### [Dokumentauszug]
┄┄┄┄┄┄┄┄┄┄┄┄┄┄┄┄┄┄┄┄

"Nur in Einzelfällen vertretbar"
Haut- und Haarfarbe, Alter und Herkunft: All das lässt sich mit erweiterter DNA-Analyse feststellen. Die Innenminister von Bund und Ländern wollen die Methode deshalb künftig bei der Aufklärung von Verbrechen zulassen. Die Wissenschaftsforscherin Veronika Lipphardt warnt vor Diskriminierungen.
Die Befürworter der erweiterten DNA-Analyse sprechen von hohen Wahrscheinlichkeiten: So lasse sich zu 98 Prozent eine Unterscheidung von dunkler und heller Hautfarbe vorhersagen. Das sei allerdings keine Zahl, die die Ermittler bräuchten, sagt Veronika Lipphardt.
Als Beispiel führt die Wissenschaftlerin eine fiktive Dorfgemeinschaft aus 1000 hellhäutigen und zehn dunkelhäutigen Einwohnern an. Nach einem Mord würde ein Forensiker per DNA-Analyse feststellen, dass der Täter zu 98 Prozent dunkelhäutig sei. Es müsse allerdings auch die Fehlerrate von zwei Prozent berücksichtigt werden, erklärt Lipphardt:
Entspricht das den Prinzipien des Rechtsstaats?
"Von 1000 Hellhäutigen werden 20 dunkelhäutig getestet - einfach, weil der Test eine Fehlerrate von zwei Prozent hat. Nun haben Sie 20 Hellhäutige, die dunkelhäutig getestet werden und zehn Dunkelhäutige, die dunkel getestet werden. Das heißt, die Wahrscheinlichkeit, dass das Testergebnis richtig ist und auf die richtige Gruppe hinweist, beträgt gerade mal 30 Prozent."

┄┄┄┄┄┄┄┄┄┄┄┄┄┄┄┄┄┄┄┄

### [Was zu tun ist]
Schreibe aus dem Text über die erweiterte DNA-Analyse den Abschnitt von „Die Befürworter der“ bis einschließlich „sagt Veronika Lipphardt.“ wortgetreu ab.

┄┄┄┄┄┄┄┄┄┄┄┄┄┄┄┄┄┄┄┄

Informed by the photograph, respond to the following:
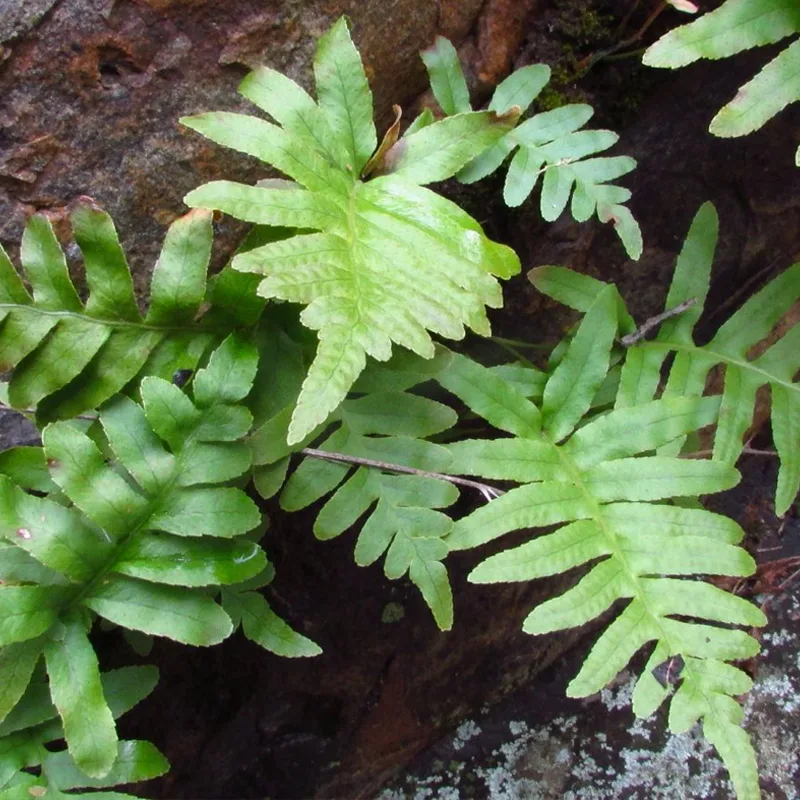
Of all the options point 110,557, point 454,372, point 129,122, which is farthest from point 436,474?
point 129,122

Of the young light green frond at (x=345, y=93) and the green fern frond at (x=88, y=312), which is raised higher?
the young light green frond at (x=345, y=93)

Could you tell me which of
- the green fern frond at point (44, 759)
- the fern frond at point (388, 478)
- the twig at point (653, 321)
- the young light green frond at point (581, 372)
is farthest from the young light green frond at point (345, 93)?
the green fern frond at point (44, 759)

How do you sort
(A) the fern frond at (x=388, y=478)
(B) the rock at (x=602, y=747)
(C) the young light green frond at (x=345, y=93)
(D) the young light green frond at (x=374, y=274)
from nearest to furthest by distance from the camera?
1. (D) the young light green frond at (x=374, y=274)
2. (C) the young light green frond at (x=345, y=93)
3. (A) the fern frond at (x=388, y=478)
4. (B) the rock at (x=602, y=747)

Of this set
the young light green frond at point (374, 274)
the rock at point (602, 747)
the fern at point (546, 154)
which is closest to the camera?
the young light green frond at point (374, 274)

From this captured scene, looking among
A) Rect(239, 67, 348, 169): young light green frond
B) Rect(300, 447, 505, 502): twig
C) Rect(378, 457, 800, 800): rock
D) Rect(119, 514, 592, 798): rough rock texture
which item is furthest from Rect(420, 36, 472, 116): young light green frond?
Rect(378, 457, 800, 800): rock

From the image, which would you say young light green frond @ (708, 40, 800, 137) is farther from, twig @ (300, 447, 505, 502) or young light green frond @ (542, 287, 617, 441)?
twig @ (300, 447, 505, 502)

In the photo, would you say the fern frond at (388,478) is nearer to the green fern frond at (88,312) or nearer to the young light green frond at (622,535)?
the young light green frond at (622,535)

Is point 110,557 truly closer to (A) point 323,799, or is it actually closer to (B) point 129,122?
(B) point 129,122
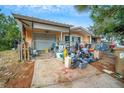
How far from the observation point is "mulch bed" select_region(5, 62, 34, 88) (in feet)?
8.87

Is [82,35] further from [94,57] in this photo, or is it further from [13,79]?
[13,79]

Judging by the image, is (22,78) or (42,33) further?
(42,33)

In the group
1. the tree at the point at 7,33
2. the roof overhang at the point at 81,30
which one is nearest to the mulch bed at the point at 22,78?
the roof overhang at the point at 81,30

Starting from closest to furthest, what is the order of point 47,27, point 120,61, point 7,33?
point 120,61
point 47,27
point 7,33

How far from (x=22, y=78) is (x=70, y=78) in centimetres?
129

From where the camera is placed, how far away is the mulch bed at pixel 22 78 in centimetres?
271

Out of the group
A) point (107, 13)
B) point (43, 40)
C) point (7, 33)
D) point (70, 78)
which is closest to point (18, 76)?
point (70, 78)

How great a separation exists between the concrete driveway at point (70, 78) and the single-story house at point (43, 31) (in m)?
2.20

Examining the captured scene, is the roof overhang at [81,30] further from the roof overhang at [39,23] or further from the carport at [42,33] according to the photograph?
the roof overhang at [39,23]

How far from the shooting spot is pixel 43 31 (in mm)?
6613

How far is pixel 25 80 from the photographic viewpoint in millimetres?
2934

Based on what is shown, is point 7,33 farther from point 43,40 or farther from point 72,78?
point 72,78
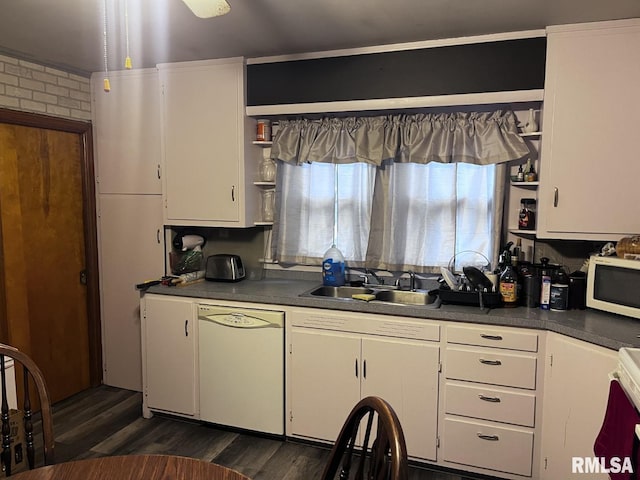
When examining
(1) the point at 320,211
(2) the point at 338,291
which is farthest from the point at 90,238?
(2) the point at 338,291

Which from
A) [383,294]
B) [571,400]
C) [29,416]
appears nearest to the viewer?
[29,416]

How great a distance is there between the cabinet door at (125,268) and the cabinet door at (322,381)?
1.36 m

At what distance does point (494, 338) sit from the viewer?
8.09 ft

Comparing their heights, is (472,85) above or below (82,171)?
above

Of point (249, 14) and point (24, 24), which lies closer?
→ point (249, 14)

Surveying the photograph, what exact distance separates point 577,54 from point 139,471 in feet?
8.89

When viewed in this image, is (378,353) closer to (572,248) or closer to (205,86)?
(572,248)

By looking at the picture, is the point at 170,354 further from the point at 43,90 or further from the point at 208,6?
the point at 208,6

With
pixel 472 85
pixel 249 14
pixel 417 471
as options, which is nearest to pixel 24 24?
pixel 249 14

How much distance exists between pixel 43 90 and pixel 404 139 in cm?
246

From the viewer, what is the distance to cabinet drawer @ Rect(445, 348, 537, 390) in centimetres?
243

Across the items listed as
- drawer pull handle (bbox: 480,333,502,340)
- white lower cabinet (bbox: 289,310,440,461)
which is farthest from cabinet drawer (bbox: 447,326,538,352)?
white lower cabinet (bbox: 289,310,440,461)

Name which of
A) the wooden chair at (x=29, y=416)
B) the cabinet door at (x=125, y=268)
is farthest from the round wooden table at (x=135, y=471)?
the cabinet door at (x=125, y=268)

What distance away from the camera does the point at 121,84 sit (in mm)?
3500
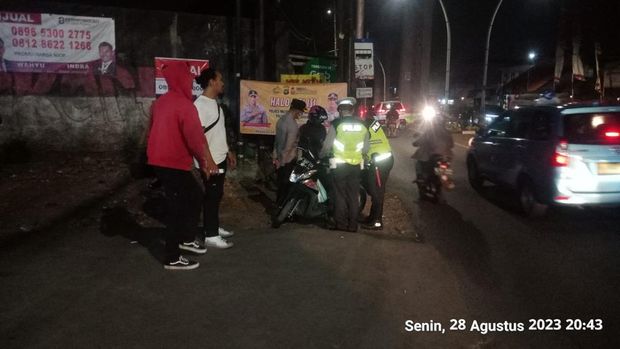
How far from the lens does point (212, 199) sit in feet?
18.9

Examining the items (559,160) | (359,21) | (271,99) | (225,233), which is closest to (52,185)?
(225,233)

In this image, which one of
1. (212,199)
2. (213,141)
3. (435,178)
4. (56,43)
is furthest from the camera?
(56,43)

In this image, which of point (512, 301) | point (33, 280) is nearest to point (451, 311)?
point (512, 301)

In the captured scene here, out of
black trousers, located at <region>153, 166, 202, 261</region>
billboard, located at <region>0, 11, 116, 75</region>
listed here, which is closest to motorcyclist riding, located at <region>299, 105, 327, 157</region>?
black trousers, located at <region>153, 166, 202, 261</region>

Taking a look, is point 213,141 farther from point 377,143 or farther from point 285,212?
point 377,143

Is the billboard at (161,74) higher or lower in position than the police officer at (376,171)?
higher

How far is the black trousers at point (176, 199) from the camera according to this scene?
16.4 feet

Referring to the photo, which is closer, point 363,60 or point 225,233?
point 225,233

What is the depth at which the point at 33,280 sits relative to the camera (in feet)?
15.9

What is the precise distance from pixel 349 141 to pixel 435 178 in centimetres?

┄┄┄┄┄┄┄┄┄┄┄┄┄┄┄┄┄┄┄┄

### [Lösung zur Aufgabe]
Die Befürworter der erweiterten DNA-Analyse sprechen von hohen Wahrscheinlichkeiten: So lasse sich zu 98 Prozent eine Unterscheidung von dunkler und heller Hautfarbe vorhersagen. Das sei allerdings keine Zahl, die die Ermittler bräuchten, sagt Veronika Lipphardt.